I've seen athletes make tremendous gains with simple equipment and intelligent programming. I've also seen athletes surrounded by every performance gadget imaginable who never improved because nobody addressed the underlying movement deficiencies limiting performance.
Before worrying about which tool an athlete uses, parents should ask a more important question. Does the athlete move efficiently? Can they accelerate effectively? Can they decelerate safely? Can they transfer force properly? Can they tolerate increasing training loads?
Those answers matter far more than whether a sled is involved.
What Coaches Notice Immediately
Coaches can often identify an athlete's training background within a few minutes of watching them move.

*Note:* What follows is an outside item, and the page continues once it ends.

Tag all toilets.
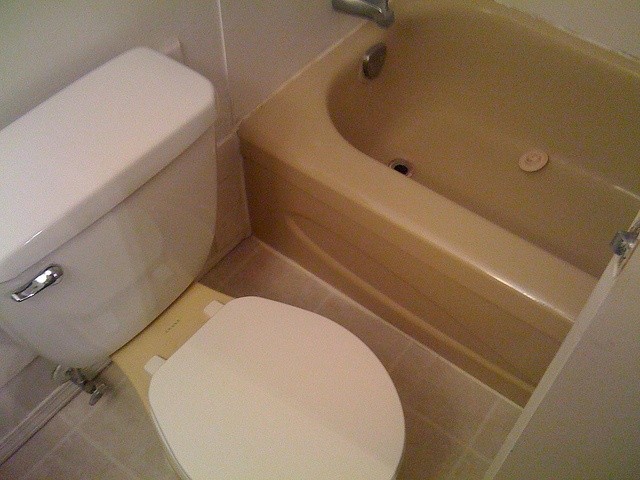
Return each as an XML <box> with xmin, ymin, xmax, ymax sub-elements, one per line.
<box><xmin>0</xmin><ymin>45</ymin><xmax>407</xmax><ymax>480</ymax></box>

Athletes who have developed through quality sports performance training tend to accelerate more efficiently, maintain posture under fatigue, and demonstrate better body control during high-speed movements.
Athletes who have only trained for appearance often struggle to transfer strength into actual sport performance.
This is where injury prevention also becomes part of the conversation.
Athletes who cannot properly absorb force often struggle with deceleration. Poor deceleration mechanics place excessive stress on joints and soft tissues, increasing injury risk during cutting, landing, and change-of-direction tasks.
Ironically, some athletes spend so much time trying to get faster that they never learn how to control speed. The result is often preventable injury.
So... Sled or No Sled?
If your goal is becoming faster, the answer is both.
Use sleds to improve force production and acceleration mechanics.
Use unresisted sprinting to develop maximum speed and reinforce efficient movement patterns.
Use strength and conditioning to build the physical foundation that supports both.
Use athlete assessments to identify limitations before they become performance bottlenecks. And most importantly, understand that no single exercise creates elite speed.
At Stadium Performance, our private training, group training, athlete assessments, injury prevention systems, speed and agility training, and return to play programs are built around that philosophy. The objective is not to chase trendy exercises. The objective is to identify what each athlete actually needs and apply the right training at the right time.
The athletes who become truly fast are rarely obsessed with tools. They are obsessed with developing the qualities that make speed possible.